----- The records

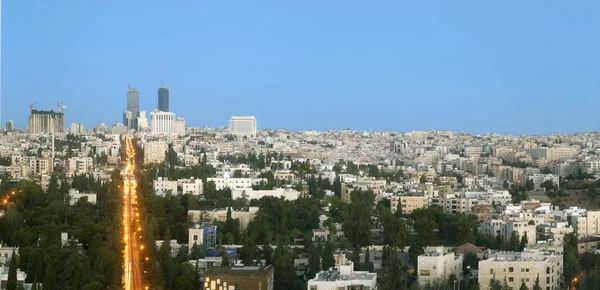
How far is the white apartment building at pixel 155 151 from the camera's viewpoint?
41.1 meters

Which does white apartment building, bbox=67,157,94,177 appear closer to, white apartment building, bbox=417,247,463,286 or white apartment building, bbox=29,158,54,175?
white apartment building, bbox=29,158,54,175

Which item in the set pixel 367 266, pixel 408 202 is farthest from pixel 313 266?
pixel 408 202

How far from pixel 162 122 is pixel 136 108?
10.2 m

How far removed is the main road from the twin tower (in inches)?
1666

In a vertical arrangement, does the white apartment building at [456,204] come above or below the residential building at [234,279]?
above

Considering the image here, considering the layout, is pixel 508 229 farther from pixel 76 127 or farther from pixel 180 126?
pixel 76 127

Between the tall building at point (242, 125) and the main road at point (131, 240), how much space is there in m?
36.9

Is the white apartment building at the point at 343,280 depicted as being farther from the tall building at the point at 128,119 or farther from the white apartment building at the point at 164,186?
the tall building at the point at 128,119

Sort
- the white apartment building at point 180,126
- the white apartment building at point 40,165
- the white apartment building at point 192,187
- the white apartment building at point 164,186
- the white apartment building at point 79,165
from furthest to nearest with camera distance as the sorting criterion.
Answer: the white apartment building at point 180,126 < the white apartment building at point 79,165 < the white apartment building at point 40,165 < the white apartment building at point 192,187 < the white apartment building at point 164,186

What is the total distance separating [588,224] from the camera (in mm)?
20891

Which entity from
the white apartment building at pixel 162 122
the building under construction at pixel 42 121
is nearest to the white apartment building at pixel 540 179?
the building under construction at pixel 42 121

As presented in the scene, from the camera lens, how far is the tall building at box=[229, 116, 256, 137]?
66.1m

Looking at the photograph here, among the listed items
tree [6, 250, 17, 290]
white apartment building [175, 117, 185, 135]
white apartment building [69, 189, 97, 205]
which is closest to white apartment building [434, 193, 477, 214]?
white apartment building [69, 189, 97, 205]

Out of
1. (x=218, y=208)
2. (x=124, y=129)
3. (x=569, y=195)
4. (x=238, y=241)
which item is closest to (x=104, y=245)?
(x=238, y=241)
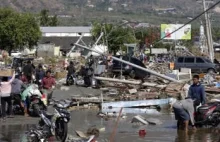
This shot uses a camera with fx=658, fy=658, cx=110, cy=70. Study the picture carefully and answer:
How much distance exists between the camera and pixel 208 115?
17.6m

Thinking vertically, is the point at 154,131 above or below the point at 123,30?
below

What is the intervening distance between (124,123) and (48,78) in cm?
570

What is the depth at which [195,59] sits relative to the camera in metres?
52.2

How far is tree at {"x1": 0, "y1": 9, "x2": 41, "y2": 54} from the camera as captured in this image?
11006cm

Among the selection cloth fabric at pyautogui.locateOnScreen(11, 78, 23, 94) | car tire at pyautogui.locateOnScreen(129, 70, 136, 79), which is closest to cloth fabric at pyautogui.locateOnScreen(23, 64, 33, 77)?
car tire at pyautogui.locateOnScreen(129, 70, 136, 79)

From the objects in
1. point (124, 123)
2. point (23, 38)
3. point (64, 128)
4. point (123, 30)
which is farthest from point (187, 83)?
point (123, 30)

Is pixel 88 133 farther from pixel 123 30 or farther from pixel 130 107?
pixel 123 30

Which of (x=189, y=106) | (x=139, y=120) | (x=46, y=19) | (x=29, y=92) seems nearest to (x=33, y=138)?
(x=189, y=106)

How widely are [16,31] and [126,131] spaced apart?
93625 millimetres

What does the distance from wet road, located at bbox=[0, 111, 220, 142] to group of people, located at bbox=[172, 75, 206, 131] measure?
29 cm

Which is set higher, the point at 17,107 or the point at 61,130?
the point at 17,107

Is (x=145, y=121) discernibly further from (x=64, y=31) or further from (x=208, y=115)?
(x=64, y=31)

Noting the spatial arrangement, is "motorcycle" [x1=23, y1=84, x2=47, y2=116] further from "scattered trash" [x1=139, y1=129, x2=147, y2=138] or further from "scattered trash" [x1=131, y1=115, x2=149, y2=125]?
"scattered trash" [x1=139, y1=129, x2=147, y2=138]

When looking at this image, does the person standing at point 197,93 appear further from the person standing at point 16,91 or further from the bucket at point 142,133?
the person standing at point 16,91
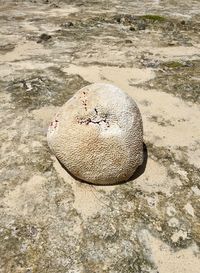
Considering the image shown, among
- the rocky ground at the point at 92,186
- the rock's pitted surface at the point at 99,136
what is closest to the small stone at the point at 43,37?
the rocky ground at the point at 92,186

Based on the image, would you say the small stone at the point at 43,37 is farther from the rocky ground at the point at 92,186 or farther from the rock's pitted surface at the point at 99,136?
the rock's pitted surface at the point at 99,136

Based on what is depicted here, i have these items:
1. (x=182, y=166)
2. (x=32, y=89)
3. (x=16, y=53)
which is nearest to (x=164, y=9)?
(x=16, y=53)

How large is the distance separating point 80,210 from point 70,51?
10.3 meters

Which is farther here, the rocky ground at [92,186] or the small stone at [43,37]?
the small stone at [43,37]

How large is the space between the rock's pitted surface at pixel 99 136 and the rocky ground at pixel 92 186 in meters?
0.49

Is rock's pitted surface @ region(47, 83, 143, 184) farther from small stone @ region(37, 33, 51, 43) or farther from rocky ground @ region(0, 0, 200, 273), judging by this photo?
small stone @ region(37, 33, 51, 43)

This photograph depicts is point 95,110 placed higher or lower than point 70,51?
higher

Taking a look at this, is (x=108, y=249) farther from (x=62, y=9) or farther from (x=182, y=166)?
(x=62, y=9)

----------

- Work to complete
Retype every item above word for word, leaving out the pictures.

- Solution
How far is the white apartment building at pixel 155 151 from the camera's viewpoint?
41.1 meters

Which does white apartment building, bbox=67,157,94,177 appear closer to, white apartment building, bbox=417,247,463,286 or white apartment building, bbox=29,158,54,175?
white apartment building, bbox=29,158,54,175

Which item in the set pixel 367 266, pixel 408 202 is farthest from pixel 313 266?
pixel 408 202

How far from pixel 162 122 is pixel 136 108?
10.2 m

How far removed is the main road from the twin tower (in inches)?
1666

In a vertical arrangement, does the white apartment building at [456,204] come above or below the residential building at [234,279]?
above

Considering the image here, considering the layout, is pixel 508 229 farther from pixel 76 127 or farther from pixel 180 126?
pixel 76 127

Between the tall building at point (242, 125) and the main road at point (131, 240), how much space is there in m?
36.9

Is the white apartment building at the point at 343,280 depicted as being farther from the tall building at the point at 128,119 or farther from the white apartment building at the point at 164,186?
the tall building at the point at 128,119

Sort
- the white apartment building at point 180,126
- the white apartment building at point 40,165
- the white apartment building at point 192,187
- the white apartment building at point 164,186
- the white apartment building at point 79,165
from furthest to nearest with camera distance as the sorting criterion.
Answer: the white apartment building at point 180,126 < the white apartment building at point 79,165 < the white apartment building at point 40,165 < the white apartment building at point 192,187 < the white apartment building at point 164,186

What is the total distance separating [588,224] from the camera (in mm)?
20891

Which entity from
the white apartment building at pixel 162 122
the building under construction at pixel 42 121
is nearest to the white apartment building at pixel 540 179?
the building under construction at pixel 42 121

As presented in the scene, from the camera lens, how far is the tall building at box=[229, 116, 256, 137]?
66.1m

Looking at the photograph here, among the listed items
tree [6, 250, 17, 290]
white apartment building [175, 117, 185, 135]
white apartment building [69, 189, 97, 205]
which is closest to white apartment building [434, 193, 477, 214]?
white apartment building [69, 189, 97, 205]

Out of
1. (x=218, y=208)
2. (x=124, y=129)
3. (x=569, y=195)
4. (x=238, y=241)
which item is closest to (x=104, y=245)?
(x=238, y=241)
This shot uses a camera with fx=658, fy=658, cx=110, cy=70. Study the picture carefully and answer:
How much distance exists between the camera and pixel 208 115?
17.6m

Thinking vertically, is the point at 154,131 above or below the point at 123,30?
below

What is the intervening distance between (124,123) and (48,78) in cm?
570

What is the depth at which [195,59] sits relative to the camera in metres?
52.2

How far is tree at {"x1": 0, "y1": 9, "x2": 41, "y2": 54} from the camera as captured in this image?
11006cm

Among the selection cloth fabric at pyautogui.locateOnScreen(11, 78, 23, 94) | car tire at pyautogui.locateOnScreen(129, 70, 136, 79), which is closest to cloth fabric at pyautogui.locateOnScreen(23, 64, 33, 77)?
car tire at pyautogui.locateOnScreen(129, 70, 136, 79)

From the objects in
1. point (124, 123)
2. point (23, 38)
3. point (64, 128)
4. point (123, 30)
which is farthest from point (187, 83)?
point (123, 30)

Is pixel 88 133 farther from pixel 123 30 or farther from pixel 130 107?
pixel 123 30

Which of (x=189, y=106) | (x=139, y=120) | (x=46, y=19) | (x=29, y=92) seems nearest to (x=33, y=138)?
(x=189, y=106)

How widely are [16,31] and [126,131] spaced apart?
93625 millimetres

What does the distance from wet road, located at bbox=[0, 111, 220, 142] to group of people, located at bbox=[172, 75, 206, 131] measure?
29 cm

Which is set higher, the point at 17,107 or the point at 61,130?
the point at 17,107

Is (x=145, y=121) discernibly further from (x=64, y=31) or further from (x=208, y=115)?
(x=64, y=31)

Noting the spatial arrangement, is "motorcycle" [x1=23, y1=84, x2=47, y2=116] further from "scattered trash" [x1=139, y1=129, x2=147, y2=138] or further from "scattered trash" [x1=131, y1=115, x2=149, y2=125]?
"scattered trash" [x1=139, y1=129, x2=147, y2=138]

When looking at this image, does the person standing at point 197,93 appear further from the person standing at point 16,91 or further from the bucket at point 142,133?
the person standing at point 16,91
Considering the image shown, among
- the rocky ground at the point at 92,186
- the rock's pitted surface at the point at 99,136
what is closest to the small stone at the point at 43,37?
the rocky ground at the point at 92,186

Based on the image, would you say the small stone at the point at 43,37 is farther from the rocky ground at the point at 92,186 or farther from the rock's pitted surface at the point at 99,136?
the rock's pitted surface at the point at 99,136

Based on what is depicted here, i have these items:
1. (x=182, y=166)
2. (x=32, y=89)
3. (x=16, y=53)
which is nearest to (x=164, y=9)?
(x=16, y=53)

How large is the distance separating point 80,210 from point 70,51?
10.3 meters

Which is farther here, the rocky ground at [92,186] or the small stone at [43,37]?
the small stone at [43,37]

How large is the space between the rock's pitted surface at pixel 99 136 and the rocky ground at pixel 92 186 in meters?
0.49

Is rock's pitted surface @ region(47, 83, 143, 184) farther from small stone @ region(37, 33, 51, 43) or farther from rocky ground @ region(0, 0, 200, 273), judging by this photo?
small stone @ region(37, 33, 51, 43)

This photograph depicts is point 95,110 placed higher or lower than point 70,51?
higher

Taking a look at this, is (x=108, y=249) farther from (x=62, y=9) or farther from (x=182, y=166)?
(x=62, y=9)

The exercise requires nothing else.